Als Kunsthistorikerin interessierten mich der Teil seiner Erklärung, warum es keine Bilder und Skulpturen in den Moscheen gibt. Erlaubt ist jedoch alles, was von der Natur inspiriert ist. Der grüne Teppich symbolisiert eine Wiese. Die Streifen darin sind Flussläufe (und gleichzeitig ein Abstandmesser für die einzelnen Betenden). Die Säulen sind Palmen und der große Kronleuchter eine Sonne.

Im Kronleuchter selber sind Straßeneier verbaut. Der Geruch vertreibt Spinnen. Ach.

Der Innenraum hat keine Ecken. Damit die Akustik besser ist. Aha.

Zwei Marmorröhren sind mit einem minimalen Spielraum neben der Gebetsnische angebracht, dass sie im Falle eines Erdbebens laut klackern, außerdem Alarm schlagen, wenn sich die Wand verschiebt. Super.

Ich brauch es praktisch. Der eigentliche Grund, warum es keine Bilder und Skulpturen in einer Moschee gibt, ist, dass das Gebet im Vergleich zum Christentum körperlich ist. Dinge, die im Weg rumstehen, werden umgeschmissen. Gebet ist ein sich im eigenen Körper einfinden. Das ist eine gute Sache, ich kann das vom Yoga bestätigen. Wenn die Kräfte frei fließen, ist es ein guter Tag.

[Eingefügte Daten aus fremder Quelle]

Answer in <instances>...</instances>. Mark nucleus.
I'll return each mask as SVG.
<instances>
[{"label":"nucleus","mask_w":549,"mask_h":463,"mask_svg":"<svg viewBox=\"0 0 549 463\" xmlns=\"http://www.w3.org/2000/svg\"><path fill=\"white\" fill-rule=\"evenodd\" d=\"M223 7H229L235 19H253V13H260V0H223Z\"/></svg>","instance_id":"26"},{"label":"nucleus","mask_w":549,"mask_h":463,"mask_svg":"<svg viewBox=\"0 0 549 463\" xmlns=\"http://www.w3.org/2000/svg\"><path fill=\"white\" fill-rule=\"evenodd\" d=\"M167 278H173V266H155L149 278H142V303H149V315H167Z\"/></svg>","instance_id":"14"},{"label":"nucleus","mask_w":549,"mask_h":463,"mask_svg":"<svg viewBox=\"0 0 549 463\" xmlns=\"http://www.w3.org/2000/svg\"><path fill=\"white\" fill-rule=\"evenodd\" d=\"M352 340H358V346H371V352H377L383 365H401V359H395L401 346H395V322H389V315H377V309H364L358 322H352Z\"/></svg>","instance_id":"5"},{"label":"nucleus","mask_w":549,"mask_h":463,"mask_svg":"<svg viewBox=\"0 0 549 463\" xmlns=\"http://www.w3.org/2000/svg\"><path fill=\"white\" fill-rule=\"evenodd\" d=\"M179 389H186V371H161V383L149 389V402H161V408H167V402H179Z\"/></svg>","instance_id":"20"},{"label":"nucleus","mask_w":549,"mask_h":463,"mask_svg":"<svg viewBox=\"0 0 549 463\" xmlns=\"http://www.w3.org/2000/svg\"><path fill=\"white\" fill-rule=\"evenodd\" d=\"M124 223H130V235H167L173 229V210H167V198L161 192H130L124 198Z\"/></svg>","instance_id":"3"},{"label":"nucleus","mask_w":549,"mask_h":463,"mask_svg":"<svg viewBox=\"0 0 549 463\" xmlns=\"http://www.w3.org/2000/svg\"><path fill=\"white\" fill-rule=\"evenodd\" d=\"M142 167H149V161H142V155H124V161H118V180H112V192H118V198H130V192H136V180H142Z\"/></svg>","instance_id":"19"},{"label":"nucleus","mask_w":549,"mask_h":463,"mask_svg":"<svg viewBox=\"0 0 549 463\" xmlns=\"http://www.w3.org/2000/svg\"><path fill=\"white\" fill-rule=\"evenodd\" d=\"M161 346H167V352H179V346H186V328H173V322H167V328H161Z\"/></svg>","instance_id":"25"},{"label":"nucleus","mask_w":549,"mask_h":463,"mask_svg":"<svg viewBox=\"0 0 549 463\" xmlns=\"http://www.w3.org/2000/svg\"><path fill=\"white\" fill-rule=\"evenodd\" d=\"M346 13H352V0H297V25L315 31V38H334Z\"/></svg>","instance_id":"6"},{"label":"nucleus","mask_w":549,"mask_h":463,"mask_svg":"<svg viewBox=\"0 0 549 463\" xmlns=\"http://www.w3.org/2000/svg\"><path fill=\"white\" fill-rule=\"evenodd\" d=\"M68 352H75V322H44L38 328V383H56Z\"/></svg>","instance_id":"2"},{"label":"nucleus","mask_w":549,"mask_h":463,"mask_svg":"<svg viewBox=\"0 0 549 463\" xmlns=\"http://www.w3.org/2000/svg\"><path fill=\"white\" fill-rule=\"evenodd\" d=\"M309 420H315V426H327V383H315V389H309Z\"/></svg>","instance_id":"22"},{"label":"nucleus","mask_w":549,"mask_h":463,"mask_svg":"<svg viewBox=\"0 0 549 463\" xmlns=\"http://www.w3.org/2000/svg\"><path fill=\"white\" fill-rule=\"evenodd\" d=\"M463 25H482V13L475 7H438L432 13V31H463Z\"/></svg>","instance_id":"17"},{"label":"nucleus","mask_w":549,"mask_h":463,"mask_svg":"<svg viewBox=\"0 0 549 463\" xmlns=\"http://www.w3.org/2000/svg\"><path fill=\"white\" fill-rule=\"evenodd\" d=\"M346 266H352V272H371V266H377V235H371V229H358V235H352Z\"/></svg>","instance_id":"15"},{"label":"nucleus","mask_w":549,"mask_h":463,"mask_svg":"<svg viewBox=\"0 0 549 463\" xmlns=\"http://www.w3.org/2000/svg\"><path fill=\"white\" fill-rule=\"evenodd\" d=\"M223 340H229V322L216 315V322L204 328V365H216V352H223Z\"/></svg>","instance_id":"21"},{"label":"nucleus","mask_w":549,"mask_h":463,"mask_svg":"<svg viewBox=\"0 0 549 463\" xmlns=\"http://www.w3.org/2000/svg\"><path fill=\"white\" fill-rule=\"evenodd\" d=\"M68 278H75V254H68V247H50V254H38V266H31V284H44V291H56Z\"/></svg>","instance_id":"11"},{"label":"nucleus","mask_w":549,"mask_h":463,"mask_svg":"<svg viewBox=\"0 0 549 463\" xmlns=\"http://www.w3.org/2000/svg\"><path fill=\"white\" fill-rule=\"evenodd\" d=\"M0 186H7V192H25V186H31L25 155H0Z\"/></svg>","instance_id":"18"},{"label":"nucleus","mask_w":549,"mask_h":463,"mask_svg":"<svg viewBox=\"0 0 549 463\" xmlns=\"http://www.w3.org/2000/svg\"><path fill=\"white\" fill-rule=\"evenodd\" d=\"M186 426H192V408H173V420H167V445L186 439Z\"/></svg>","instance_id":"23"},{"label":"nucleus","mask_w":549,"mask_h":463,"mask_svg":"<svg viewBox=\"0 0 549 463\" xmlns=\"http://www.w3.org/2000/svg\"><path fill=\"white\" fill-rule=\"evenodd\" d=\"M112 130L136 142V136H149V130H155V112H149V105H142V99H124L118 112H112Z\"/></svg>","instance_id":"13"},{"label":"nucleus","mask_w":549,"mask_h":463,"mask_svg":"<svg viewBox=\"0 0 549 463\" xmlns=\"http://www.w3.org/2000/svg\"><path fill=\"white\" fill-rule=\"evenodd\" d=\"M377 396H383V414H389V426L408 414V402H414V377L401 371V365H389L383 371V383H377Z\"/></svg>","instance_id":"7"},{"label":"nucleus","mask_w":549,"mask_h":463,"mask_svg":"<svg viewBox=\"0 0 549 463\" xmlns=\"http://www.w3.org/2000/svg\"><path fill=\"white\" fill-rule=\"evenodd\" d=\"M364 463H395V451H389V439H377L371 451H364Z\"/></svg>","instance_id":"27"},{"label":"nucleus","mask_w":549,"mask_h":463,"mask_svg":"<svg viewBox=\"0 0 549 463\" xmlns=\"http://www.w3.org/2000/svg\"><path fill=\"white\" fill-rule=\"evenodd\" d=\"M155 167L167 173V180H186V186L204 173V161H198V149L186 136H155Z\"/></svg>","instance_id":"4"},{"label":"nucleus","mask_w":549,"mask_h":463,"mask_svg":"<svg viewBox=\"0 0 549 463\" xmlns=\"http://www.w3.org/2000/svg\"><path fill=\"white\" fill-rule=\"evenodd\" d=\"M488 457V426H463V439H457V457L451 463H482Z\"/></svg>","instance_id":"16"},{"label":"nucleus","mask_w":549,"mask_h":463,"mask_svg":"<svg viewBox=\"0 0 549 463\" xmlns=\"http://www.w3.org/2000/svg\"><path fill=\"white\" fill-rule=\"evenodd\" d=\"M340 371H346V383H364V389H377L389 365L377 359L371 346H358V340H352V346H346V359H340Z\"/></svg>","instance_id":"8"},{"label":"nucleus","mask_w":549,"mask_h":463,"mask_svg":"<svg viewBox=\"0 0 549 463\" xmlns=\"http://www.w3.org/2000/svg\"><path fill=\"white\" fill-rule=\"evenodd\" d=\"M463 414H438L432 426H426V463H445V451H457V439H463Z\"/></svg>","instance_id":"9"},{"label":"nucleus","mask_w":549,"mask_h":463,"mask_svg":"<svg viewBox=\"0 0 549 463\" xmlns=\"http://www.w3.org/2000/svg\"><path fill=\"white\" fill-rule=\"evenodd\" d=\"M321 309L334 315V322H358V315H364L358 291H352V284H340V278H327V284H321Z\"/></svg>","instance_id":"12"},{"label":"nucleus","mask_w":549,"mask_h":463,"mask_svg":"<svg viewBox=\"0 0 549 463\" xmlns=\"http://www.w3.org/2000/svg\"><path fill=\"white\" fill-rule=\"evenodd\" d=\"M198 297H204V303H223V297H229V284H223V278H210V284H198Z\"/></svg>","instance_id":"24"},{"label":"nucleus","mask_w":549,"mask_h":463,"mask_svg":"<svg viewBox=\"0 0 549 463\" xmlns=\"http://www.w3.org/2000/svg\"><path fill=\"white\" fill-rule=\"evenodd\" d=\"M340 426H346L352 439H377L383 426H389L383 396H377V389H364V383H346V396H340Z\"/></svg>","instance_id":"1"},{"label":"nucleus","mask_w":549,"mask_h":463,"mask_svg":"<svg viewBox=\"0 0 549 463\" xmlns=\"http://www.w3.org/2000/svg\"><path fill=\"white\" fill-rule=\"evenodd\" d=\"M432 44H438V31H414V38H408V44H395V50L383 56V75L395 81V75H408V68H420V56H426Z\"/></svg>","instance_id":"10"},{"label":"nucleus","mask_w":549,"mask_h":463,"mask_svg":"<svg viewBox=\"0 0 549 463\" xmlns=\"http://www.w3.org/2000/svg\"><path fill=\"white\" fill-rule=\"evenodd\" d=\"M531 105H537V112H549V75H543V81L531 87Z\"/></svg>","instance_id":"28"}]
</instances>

Wir durften bei einem Gebet dabei sein. Über fünfzig Männer, die sich erst eingroovten, im eigenen Tempo ein Ritual durchflossen, in dem es um Vorbeugen, Kniefall, Stirn auf den Boden, aufstehen, Arme heben, Hände an die Ohren ging und dann wurden die Verse auch noch gesungen. Als Höhepunkt machten sie das Ritual synchron, all die in sich selber eingefundenen Körper wurden zu einem großen Ganzen.

Die Dynamik war sehr viel mitreißender, als ich es auch meinen evangelischen Gottesdiensten von früher kannte. Das bringt den Kreislauf hoch, das hebt die Stimmung. Ich hätte gerne mitgemacht.

Das aber ging nicht und die Gründe dafür warum absolut einleuchtend. Die Gruppe der betenden stand dicht gedrängt. Beim Vorbeugen berührten die Köpfe beinahe die Hinterteile der Vorderen. Beim Stirn auf dem Boden reckten sich die Hinterteile in die Luft. Ich hätte gar nicht zwischen Männern sein wollen.

Die Körperlichkeit des Gebets sei der Grund für die Trennung von Männern und Frauen. Es gibt Moscheen, da sind die Räume nebeneinander. Oder, wie in dieser Moschee, gingen die Frauen auf die Empore. Einfach mal für ein paar Minuten Ruhe haben von der Fleischbeschau. Das war alles andere als anstrengend.

Montagsmuseum #23 (10.06.2019)

Die „Gedenkstätte Berliner Mauer“ werde ich kein Museum nennen, da dann die Mauer ein Kunstwerk wäre. Das knirscht, merkste? Aber weil gestern das Wetter zu schön für „was drinnen“ war und ich außerdem noch nie bei diesen Teil der Mauer besichtigt habe, der, laut Programmheft der einzige Ort ist, „an dem die Tiefenstaffelung des Grenzsperrsystems noch erfahrbar ist“, erweitere ich die Spielregeln.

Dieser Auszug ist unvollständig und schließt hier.